_REQUIREMENT_
Count the lines that contain the string "Tanzania" in the records beneath, and respond with the number only.

[Collected data]
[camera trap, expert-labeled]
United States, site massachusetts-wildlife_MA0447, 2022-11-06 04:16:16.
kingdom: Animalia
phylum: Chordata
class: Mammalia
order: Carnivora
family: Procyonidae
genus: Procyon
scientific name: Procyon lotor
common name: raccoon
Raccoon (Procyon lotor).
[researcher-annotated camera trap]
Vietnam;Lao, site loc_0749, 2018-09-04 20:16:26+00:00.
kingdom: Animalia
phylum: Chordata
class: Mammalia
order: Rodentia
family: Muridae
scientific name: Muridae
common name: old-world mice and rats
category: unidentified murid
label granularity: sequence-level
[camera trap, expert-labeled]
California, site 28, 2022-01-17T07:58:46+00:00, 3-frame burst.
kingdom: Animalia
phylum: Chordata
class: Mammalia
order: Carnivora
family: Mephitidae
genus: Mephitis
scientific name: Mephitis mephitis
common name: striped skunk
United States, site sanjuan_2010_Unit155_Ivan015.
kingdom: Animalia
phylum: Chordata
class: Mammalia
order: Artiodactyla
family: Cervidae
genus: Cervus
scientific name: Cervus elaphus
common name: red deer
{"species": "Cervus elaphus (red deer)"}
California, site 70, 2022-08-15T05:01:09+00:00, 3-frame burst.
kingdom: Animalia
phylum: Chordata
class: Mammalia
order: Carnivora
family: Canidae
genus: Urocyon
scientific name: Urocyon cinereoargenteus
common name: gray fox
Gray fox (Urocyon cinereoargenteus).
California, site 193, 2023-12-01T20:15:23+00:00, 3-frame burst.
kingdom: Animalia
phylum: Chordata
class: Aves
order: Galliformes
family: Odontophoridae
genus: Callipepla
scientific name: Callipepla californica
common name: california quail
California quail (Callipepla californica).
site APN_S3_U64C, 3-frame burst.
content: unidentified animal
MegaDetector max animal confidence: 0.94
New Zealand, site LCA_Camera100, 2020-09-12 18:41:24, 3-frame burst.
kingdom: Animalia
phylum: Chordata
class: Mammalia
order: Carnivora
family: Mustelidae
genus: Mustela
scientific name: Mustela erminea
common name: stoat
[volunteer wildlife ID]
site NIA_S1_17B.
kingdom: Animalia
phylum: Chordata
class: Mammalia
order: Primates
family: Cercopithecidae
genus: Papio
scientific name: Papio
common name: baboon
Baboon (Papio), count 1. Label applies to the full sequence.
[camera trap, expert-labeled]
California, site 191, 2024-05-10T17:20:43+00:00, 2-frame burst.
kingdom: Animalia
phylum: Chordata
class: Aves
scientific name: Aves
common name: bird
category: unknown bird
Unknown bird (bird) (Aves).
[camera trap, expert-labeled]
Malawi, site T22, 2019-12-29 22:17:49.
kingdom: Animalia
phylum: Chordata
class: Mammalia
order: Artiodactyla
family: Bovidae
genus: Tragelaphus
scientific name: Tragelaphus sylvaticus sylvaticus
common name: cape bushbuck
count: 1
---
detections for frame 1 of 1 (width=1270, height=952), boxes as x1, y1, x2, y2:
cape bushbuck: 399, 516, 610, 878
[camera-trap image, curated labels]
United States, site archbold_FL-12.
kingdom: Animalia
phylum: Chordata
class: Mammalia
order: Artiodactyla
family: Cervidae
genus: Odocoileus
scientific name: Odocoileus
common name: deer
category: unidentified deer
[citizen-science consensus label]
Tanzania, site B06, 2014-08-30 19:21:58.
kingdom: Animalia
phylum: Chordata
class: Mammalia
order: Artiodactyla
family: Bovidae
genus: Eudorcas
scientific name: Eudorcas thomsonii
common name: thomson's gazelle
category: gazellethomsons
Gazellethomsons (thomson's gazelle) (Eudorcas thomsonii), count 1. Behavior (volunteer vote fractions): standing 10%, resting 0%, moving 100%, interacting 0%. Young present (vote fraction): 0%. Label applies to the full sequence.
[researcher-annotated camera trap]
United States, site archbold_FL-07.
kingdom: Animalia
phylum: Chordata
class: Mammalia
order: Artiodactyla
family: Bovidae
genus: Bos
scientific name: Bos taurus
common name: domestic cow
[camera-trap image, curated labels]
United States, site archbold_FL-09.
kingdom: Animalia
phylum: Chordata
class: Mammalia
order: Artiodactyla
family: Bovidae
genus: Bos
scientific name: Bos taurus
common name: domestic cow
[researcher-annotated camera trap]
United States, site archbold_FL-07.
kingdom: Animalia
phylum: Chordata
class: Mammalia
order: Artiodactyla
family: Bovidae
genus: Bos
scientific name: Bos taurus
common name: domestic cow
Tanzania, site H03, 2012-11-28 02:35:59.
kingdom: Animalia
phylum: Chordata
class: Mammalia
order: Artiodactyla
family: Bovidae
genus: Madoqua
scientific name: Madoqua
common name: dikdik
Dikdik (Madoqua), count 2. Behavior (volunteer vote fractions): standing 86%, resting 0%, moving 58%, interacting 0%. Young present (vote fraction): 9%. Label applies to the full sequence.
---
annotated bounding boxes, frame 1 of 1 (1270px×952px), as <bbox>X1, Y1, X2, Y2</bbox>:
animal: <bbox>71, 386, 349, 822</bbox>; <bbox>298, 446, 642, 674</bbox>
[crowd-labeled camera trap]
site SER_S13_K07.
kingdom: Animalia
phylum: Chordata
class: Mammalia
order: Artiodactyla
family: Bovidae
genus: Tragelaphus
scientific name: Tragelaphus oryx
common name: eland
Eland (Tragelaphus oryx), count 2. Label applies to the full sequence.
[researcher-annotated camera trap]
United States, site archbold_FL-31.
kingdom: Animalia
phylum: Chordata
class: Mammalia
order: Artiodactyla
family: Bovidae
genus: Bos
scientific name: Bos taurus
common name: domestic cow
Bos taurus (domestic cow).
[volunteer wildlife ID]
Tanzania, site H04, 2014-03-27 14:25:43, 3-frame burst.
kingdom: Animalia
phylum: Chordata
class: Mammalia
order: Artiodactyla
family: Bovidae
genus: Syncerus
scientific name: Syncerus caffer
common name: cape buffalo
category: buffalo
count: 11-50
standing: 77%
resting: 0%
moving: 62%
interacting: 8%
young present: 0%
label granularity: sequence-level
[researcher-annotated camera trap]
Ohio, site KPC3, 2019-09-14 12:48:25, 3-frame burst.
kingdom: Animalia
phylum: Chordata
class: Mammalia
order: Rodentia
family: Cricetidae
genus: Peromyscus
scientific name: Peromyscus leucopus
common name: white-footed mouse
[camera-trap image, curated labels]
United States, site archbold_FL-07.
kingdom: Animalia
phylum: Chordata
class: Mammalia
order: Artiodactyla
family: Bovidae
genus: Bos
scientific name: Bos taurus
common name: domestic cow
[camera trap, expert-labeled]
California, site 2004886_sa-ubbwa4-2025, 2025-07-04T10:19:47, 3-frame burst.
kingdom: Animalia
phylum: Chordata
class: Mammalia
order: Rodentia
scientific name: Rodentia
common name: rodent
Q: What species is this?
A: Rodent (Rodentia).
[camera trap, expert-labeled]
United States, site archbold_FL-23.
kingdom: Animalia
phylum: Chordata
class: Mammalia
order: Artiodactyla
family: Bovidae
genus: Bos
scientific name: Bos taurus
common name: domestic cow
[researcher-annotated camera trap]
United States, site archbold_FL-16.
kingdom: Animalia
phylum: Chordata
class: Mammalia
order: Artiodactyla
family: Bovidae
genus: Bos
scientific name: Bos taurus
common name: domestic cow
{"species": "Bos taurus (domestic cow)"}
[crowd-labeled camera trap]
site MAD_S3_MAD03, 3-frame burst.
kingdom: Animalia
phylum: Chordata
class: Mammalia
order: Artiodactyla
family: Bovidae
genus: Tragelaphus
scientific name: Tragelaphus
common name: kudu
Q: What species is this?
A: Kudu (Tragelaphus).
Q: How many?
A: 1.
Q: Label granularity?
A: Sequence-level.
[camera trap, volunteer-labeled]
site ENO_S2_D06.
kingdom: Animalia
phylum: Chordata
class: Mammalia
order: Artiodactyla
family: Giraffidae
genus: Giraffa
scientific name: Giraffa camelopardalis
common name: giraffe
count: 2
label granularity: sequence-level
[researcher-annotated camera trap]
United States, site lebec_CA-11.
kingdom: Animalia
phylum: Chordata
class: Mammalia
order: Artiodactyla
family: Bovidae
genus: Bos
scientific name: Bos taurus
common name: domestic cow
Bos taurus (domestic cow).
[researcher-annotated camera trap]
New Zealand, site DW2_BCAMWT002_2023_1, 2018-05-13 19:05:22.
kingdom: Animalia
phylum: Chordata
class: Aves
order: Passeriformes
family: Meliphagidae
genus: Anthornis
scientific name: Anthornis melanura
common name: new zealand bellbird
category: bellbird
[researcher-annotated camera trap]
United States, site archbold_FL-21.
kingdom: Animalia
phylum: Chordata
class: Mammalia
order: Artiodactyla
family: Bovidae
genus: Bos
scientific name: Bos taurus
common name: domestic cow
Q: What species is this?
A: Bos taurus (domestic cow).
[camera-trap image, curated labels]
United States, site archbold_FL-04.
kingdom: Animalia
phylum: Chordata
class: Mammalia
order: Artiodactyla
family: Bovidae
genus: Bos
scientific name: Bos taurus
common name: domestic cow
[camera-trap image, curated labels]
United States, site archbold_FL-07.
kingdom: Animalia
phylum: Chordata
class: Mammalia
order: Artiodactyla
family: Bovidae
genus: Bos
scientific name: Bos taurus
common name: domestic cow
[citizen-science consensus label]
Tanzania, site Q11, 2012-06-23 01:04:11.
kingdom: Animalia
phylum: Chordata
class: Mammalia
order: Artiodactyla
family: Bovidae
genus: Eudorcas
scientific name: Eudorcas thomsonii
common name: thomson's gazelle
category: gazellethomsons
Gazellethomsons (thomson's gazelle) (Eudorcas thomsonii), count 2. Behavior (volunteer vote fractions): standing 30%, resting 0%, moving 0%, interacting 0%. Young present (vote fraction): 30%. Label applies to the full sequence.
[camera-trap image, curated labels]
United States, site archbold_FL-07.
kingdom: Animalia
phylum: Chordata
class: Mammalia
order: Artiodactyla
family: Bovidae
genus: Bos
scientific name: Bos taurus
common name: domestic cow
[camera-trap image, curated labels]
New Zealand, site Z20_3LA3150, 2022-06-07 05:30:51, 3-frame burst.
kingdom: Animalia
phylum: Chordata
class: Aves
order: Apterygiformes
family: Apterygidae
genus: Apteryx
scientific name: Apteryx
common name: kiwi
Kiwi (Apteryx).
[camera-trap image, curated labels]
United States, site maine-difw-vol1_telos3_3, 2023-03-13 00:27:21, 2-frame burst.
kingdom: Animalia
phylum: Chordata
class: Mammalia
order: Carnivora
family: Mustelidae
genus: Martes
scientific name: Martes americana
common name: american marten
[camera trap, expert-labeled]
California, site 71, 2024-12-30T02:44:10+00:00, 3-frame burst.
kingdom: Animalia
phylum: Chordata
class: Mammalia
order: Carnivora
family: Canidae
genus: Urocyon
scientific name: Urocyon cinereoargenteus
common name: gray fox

_ANSWER TO THIS EXERCISE_
4